Neuronal communication between S1 and S2. (A) Simultaneous calcium imaging from S1 and S2 during texture discrimination behavior. In addition to general labeling of excitatory neurons with YCNano140, S1_S2 neurons (red, left) and S2_S1 neurons (blue, right) were specifically labeled using retrograde infecting viral vectors. (B) For analysis of neuronal population dynamics the trajectories of state-space vectors were analyzed (using low-dimensional representations by linear discriminant [LD] analysis). (C) Fraction of active neurons discriminating Hit/CR and FA/CR trials above chance determined by single-cell ROC analysis (error bars: s.d. from bootstrap test; P < 0.05, χ²-test; n = 44 S1_S2, 161 S1_ND, 59 S2_S1, 198 S2_ND neurons). (D) The correlation of the LD projection of state-space trajectories in S1:S2 (LDCC) increased following touch events and remained high for prolonged time when the animal started licking (Hit trials). (A-D) adapted from (Chen et al., 2016). (E) In mice performing a tactile detection task axon imaging experiments were performed by injecting AAV-GCaMP6 in one region and imaging superficial axons in the target region. Left, example field-of-view showing labeled S1→S2 axons. Right, example field-of-view showing labeled S2→S1 axons. (F) ΔF/F₀ activity (mean ± s.e.m.) of S1→S2 axons (left) and S2→S1 axons (right) for each trial type (averaged across 4 mice each). In both axon types, responses on Hits were larger than on Misses (P < 0.002). Cyan shading indicates first 0.25 s after stimulus onset. (G) Mean evoked ΔF/F₀ responses normalized to hits across individual axons (mean ± s.e.m. across mice; circles show individual mice). For both S1→S2 and S2→S1 axons, responses on misses were smaller than on hits. (H) Schematic of feedforward and feedback propagation of task-related activity (dashed: hypothetical functional pathways). (E-H) adapted from (Kwon et al., 2016).

Figure 5

Functional changes in neocortical dynamics during learning. (A) Time course of lick rate (left) and whisking amplitude (right) aligned to first touch within go trials across different training periods (solid line, mean; shaded area, s.e.m.).
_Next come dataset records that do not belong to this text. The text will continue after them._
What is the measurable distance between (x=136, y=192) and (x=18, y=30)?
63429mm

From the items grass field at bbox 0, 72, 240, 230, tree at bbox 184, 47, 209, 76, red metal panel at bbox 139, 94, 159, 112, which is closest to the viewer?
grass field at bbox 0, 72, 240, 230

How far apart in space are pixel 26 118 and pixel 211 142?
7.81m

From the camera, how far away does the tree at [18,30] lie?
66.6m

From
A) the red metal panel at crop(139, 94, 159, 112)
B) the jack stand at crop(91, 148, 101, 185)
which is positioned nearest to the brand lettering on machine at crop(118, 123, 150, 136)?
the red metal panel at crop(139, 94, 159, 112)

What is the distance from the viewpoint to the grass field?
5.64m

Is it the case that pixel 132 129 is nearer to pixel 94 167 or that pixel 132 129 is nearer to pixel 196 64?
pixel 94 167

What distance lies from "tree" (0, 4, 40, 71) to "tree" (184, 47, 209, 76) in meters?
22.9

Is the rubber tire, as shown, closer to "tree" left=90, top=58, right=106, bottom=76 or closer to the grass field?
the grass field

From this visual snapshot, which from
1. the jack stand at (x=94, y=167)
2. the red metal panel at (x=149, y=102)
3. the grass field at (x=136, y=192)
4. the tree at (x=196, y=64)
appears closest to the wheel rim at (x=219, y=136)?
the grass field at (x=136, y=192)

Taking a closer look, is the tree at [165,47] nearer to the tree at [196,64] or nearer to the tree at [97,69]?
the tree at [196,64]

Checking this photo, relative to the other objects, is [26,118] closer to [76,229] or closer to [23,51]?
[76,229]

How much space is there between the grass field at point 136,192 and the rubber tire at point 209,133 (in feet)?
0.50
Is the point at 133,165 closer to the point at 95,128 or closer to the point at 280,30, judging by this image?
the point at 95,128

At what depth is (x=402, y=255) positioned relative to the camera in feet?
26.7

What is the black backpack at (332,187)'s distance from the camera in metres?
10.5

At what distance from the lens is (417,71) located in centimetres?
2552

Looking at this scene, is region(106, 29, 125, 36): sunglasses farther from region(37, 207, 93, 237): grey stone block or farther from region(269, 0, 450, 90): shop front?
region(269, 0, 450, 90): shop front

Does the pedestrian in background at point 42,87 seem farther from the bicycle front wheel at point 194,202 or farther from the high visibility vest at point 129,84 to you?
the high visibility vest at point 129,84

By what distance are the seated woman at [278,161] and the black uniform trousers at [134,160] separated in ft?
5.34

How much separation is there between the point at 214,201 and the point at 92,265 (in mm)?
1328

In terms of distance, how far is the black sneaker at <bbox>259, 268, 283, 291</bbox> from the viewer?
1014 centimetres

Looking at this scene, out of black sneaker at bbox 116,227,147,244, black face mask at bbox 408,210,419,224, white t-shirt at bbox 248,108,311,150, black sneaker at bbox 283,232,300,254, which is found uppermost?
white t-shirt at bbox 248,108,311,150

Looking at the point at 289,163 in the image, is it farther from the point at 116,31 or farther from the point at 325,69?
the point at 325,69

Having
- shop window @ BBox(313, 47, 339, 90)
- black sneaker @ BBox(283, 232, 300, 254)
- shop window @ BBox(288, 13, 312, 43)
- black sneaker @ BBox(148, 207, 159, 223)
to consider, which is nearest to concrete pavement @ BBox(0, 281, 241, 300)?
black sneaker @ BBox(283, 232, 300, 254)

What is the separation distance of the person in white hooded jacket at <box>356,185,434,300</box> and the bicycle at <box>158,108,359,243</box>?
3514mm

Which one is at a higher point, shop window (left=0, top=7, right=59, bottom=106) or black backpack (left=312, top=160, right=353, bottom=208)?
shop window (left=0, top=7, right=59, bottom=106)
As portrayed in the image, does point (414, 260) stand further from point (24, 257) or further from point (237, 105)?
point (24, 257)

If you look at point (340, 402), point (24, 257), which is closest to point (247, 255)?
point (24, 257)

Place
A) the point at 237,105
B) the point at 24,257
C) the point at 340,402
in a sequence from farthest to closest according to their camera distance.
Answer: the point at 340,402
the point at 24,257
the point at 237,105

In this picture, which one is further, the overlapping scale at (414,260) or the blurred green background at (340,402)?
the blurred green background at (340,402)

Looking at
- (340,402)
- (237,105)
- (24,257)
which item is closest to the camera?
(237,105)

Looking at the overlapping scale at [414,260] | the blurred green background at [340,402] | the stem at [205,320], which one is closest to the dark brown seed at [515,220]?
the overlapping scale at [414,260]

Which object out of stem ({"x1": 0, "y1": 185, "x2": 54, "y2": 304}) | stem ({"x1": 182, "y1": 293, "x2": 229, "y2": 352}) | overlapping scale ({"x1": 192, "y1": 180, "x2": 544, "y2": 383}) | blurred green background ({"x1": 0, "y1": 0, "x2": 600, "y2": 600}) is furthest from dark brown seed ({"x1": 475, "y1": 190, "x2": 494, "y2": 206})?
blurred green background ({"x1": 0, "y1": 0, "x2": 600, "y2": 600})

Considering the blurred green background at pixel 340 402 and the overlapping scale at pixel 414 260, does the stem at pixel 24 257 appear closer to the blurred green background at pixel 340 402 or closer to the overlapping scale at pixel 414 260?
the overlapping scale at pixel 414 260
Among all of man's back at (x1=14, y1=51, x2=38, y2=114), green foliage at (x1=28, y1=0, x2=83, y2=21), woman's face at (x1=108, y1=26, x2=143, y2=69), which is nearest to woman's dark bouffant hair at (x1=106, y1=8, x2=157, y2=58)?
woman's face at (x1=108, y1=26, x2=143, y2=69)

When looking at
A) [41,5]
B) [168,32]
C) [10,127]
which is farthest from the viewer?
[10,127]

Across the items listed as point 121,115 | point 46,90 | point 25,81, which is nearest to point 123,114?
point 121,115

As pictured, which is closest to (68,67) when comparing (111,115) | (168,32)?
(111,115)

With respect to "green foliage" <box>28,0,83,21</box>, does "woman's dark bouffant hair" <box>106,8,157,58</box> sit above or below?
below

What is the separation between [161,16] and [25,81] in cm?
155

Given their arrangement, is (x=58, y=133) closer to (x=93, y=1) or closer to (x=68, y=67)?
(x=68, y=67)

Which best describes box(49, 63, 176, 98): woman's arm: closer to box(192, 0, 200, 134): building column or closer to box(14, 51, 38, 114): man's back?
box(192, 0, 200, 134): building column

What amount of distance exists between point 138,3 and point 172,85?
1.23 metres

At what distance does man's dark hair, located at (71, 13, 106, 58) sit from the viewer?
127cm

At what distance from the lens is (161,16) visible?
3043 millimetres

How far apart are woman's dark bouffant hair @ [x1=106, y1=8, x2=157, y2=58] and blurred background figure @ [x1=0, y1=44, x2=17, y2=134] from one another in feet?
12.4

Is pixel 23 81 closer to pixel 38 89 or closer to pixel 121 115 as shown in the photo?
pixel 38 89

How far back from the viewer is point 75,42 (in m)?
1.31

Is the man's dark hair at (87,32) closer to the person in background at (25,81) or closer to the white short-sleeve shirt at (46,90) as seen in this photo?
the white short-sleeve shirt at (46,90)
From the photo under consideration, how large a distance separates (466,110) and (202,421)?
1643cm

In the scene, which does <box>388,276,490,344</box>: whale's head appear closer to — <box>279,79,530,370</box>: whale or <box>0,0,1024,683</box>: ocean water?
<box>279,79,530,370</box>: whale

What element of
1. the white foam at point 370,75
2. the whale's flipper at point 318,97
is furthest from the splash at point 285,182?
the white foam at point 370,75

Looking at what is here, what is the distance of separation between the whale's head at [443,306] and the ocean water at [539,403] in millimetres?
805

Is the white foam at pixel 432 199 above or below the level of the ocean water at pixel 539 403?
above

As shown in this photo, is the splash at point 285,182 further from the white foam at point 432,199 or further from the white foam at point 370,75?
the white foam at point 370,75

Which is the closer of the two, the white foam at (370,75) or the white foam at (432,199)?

In ‘Pre’ and ‘Post’ control sessions textures were presented but without reward or punishment. (B) Longitudinal observation of example S1_M1 and S1_S2 neurons across training phases. Across-trial average calcium transients per session, aligned to first touch (red line), are shown. For each session, two-photon images of the neurons are shown on top with the behavior classification per session indicated by the outline box. Neurons were classified as non-active if their calcium responses were not significantly different from the neuropil signal. (C) Distribution of classified neurons across sessions for S1_M1 and S1_S2 neurons pooled for all animals. (D) Fraction of trials discriminating relative to naive phase during training across cell types. (A-D) adapted from (Chen et al., 2015). (E) 3D distribution of response types in S1 for the object localization task in one mouse. Blue, touch neurons; green, whisking neurons; cyan, mixed; gray, unclassified; gray dashed line, outline of principal column. Radius indicates R_fit. (F) Example neurons imaged during learning of the object localization task (before volume imaging). Left, touch cell; right, whisking cell. (G) Fraction of L2/3 excitatory neurons classified as touch or whisking during learning. Mean touch, blue; mean whisking, green; gray lines, individual animals (n = 4). (H) Neurometric and psychometric performance over the course of learning. Orange line, task performance of the best ten neuron ensemble; gray lines, individual animals' (n = 4) best ensemble performance; black, cross-animal psychometric performance (the first day of training consisted of a simplified form of the task where the performance metric did not apply and was thus excluded). (E-H) adapted from (Peron et al., 2015).